## Written problem A:
From the tab-completion discussion below, list every command prefix that the first comment gives as an example.

## Excerpt provided:
#####
With tabcompletion you do not need to have aliases, but you need to name your commands in a sane way, having the meaningless words forst like powershell does is really cumbersome for tabbing. Examples: Where-, Get-, Remove-, Export-, From-, Select-, Invoke-

Nice list of aliases though.


Menu completion is even better if you haven't tried it!


FWIW I'm talking about CLI, I have little experience with menu completion, but how does menu completion solve the Get-<TAB> problem it will give too many hits and parsing that will take too long. Menu-completion in Intellij, and it's ilk, is more about discoverablity than fast typing then you can take your time parsing the output.


I just don't want to have to type that much physically, let alone the verbose commands and slightly odd syntax you often have to memorize. I know some love it, but I'm much happier with just using bash everywhere, even though msys/git bash on windows has its' own quirks, WSL ftw though.
#####
## Data for the task:
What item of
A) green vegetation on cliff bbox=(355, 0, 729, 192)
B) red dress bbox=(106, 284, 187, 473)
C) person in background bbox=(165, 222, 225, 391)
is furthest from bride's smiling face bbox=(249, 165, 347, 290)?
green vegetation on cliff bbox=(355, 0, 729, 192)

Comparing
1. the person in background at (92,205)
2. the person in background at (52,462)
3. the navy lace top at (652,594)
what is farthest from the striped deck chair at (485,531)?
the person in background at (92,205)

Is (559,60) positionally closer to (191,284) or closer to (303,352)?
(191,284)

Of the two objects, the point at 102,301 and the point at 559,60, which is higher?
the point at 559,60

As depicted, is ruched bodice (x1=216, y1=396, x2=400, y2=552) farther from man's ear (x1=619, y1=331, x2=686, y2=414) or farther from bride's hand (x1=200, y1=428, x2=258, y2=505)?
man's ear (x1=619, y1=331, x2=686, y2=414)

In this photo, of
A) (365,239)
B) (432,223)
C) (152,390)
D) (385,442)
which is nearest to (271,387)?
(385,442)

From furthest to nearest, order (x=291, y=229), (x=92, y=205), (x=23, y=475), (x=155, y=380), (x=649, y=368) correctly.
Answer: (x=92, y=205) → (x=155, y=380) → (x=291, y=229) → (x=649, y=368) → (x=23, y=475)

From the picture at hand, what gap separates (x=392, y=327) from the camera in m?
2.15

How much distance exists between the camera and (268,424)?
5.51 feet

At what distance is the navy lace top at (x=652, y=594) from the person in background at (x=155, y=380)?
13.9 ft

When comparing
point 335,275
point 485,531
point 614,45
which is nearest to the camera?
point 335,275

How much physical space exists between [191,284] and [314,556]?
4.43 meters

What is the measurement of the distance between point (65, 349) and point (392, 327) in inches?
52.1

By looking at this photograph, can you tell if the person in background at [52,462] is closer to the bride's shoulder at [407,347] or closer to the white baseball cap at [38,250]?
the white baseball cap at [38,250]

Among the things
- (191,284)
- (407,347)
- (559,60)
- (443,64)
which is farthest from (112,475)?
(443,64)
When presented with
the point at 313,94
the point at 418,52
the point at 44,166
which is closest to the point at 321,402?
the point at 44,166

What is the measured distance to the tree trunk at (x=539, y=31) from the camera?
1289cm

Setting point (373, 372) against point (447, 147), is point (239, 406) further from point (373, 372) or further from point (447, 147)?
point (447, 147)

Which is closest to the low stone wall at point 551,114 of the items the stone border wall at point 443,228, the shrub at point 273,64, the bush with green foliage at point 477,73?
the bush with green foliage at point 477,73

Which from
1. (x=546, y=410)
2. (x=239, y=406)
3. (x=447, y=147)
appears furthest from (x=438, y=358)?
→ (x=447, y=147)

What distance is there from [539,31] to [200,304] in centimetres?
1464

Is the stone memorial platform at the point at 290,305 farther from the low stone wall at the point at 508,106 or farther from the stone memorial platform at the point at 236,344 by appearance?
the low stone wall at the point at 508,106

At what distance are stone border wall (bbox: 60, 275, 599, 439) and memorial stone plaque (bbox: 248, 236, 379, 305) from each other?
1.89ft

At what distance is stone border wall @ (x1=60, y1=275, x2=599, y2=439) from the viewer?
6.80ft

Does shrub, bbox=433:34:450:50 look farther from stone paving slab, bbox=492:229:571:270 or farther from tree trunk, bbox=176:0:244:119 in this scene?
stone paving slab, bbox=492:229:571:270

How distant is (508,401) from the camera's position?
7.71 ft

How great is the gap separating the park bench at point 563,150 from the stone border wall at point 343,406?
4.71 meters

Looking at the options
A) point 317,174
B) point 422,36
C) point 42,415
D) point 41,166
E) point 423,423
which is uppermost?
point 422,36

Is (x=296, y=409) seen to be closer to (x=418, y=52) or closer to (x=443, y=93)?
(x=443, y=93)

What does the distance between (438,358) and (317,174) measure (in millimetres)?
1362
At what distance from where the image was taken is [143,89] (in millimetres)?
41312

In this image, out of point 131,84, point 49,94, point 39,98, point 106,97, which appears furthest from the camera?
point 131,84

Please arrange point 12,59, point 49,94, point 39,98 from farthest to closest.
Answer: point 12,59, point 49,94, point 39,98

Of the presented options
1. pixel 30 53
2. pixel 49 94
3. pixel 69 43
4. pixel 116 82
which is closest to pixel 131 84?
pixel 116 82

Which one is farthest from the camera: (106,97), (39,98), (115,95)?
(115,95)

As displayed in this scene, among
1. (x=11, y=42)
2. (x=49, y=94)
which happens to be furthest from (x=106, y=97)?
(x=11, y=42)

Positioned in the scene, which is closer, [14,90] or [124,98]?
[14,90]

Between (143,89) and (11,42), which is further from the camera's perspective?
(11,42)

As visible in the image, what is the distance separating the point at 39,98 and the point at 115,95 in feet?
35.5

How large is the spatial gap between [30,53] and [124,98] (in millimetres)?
#####
## Written problem B:
Pull out each line of the listing above that contains the word "white".

## Right answer A:
Where-, Get-, Remove-, Export-, From-, Select-, Invoke-

## Right answer B:
By looking at this photograph, can you tell if the person in background at [52,462] is closer to the bride's shoulder at [407,347] or closer to the white baseball cap at [38,250]?
the white baseball cap at [38,250]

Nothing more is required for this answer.